Ainsi, le télétravailleur a le droit à sa pause repas pendant sa journée de travail, tout autant que le salarié sur site. Or, cette pause doit offrir la possibilité pour le télétravailleur de ne pas avoir à l’utiliser pour se préparer son repas. Le droit lui est ouvert, comme à ses collègues qui travaillent sur le lieu de travail, à sortir pour déjeuner dans un restaurant (quand ces derniers seront rouverts), à aller collecter dans un restaurant un repas commandé, ou à se faire livrer un repas à domicile - ces deux dernières options étant tout à fait possibles dans le contexte actuel de crise sanitaire.
Enfin, le titre-restaurant contribue à la santé et à la qualité de vie au travail mais pas seulement.

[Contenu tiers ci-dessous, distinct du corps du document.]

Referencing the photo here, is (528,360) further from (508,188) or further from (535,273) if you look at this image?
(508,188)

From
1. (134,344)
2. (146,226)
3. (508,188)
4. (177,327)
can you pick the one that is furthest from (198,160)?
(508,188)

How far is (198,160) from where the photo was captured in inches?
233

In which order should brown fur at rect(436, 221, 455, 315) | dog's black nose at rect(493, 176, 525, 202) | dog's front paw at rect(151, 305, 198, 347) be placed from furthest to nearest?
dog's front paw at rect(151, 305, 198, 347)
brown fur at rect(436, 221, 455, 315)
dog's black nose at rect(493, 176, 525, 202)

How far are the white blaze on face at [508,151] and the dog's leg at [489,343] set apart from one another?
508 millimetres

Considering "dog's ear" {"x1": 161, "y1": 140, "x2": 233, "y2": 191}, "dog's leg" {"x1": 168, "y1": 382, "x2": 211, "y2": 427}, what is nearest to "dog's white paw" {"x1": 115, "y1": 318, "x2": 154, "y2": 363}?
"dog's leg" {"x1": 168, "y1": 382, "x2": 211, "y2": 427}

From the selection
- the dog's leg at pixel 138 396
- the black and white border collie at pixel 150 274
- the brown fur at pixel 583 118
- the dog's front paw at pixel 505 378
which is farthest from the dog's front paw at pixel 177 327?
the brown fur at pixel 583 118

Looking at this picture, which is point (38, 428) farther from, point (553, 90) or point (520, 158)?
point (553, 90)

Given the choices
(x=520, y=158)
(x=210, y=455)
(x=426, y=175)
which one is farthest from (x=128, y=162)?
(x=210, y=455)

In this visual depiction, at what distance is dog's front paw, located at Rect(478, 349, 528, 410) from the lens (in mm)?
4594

Il symbolise également la continuité du dialogue social et contribue à soutenir le secteur de la restauration, très durement touché par la crise. Ce cas est symbolique car il concerne l’avantage social préféré des Français mais il soulève des questions majeures qu’il s’agisse de l’avenir des autres avantages sociaux attachés au salariat ou de l’accompagnement de l’essor de nouvelles formes de travail, en particulier non salarié.